━━━━━ RECORDS FOR THIS EXERCISE

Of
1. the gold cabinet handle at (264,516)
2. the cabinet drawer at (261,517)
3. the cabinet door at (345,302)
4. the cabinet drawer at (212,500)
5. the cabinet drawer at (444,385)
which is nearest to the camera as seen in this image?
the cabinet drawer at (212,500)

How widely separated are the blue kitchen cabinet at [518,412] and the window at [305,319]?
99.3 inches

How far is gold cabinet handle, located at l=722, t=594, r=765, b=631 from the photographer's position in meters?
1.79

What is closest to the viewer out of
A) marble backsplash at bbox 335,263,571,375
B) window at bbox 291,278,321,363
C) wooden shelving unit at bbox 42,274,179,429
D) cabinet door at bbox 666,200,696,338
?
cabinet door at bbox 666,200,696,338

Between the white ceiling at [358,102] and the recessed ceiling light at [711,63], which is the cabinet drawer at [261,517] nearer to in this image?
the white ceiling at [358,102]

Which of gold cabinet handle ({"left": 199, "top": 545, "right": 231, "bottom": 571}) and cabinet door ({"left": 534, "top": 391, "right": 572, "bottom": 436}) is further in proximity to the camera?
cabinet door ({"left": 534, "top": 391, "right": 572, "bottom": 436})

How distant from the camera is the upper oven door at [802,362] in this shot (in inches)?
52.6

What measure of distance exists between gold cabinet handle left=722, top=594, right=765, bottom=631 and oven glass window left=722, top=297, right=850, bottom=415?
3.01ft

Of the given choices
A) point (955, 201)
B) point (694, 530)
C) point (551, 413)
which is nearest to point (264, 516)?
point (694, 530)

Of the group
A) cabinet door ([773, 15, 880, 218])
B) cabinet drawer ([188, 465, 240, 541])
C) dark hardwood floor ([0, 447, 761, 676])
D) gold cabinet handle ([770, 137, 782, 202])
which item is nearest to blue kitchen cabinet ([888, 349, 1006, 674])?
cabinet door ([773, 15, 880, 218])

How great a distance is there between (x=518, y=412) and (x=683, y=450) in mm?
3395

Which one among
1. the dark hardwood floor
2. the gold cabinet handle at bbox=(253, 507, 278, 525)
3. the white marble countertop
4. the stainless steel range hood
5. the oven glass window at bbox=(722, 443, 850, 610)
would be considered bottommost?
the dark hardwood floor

━━━━━━━━━━

**WHAT YOU WILL DO**
Turn every line of the records above into a numbered list, leaving out the blank lines.

**ANSWER TO THIS TASK**
1. Of
2. 1. the gold cabinet handle at (264,516)
3. 2. the cabinet drawer at (261,517)
4. 3. the cabinet door at (345,302)
5. 4. the cabinet drawer at (212,500)
6. 5. the cabinet drawer at (444,385)
7. which is nearest to the camera as seen in this image?
8. the cabinet drawer at (212,500)
9. How widely separated are the blue kitchen cabinet at [518,412] and the window at [305,319]?
10. 99.3 inches
11. How far is gold cabinet handle, located at l=722, t=594, r=765, b=631 from the photographer's position in meters?
12. 1.79
13. What is closest to the viewer out of
14. A) marble backsplash at bbox 335,263,571,375
15. B) window at bbox 291,278,321,363
16. C) wooden shelving unit at bbox 42,274,179,429
17. D) cabinet door at bbox 666,200,696,338
18. ?
19. cabinet door at bbox 666,200,696,338
20. Between the white ceiling at [358,102] and the recessed ceiling light at [711,63], which is the cabinet drawer at [261,517] nearer to in this image?
21. the white ceiling at [358,102]
22. Which of gold cabinet handle ({"left": 199, "top": 545, "right": 231, "bottom": 571}) and cabinet door ({"left": 534, "top": 391, "right": 572, "bottom": 436}) is further in proximity to the camera?
23. cabinet door ({"left": 534, "top": 391, "right": 572, "bottom": 436})
24. How distant from the camera is the upper oven door at [802,362] in this shot (in inches)?
25. 52.6
26. What measure of distance exists between gold cabinet handle left=722, top=594, right=765, bottom=631 and oven glass window left=722, top=297, right=850, bottom=415?
27. 3.01ft
28. Of the given choices
29. A) point (955, 201)
30. B) point (694, 530)
31. C) point (551, 413)
32. which is nearest to point (264, 516)?
33. point (694, 530)
34. Of the group
35. A) cabinet door ([773, 15, 880, 218])
36. B) cabinet drawer ([188, 465, 240, 541])
37. C) dark hardwood floor ([0, 447, 761, 676])
38. D) gold cabinet handle ([770, 137, 782, 202])
39. which item is nearest to blue kitchen cabinet ([888, 349, 1006, 674])?
40. cabinet door ([773, 15, 880, 218])
41. How great a distance is there between (x=518, y=412) and (x=683, y=450) in mm?
42. 3395
43. Which one among
44. 1. the dark hardwood floor
45. 2. the gold cabinet handle at bbox=(253, 507, 278, 525)
46. 3. the white marble countertop
47. 4. the stainless steel range hood
48. 5. the oven glass window at bbox=(722, 443, 850, 610)
49. would be considered bottommost?
50. the dark hardwood floor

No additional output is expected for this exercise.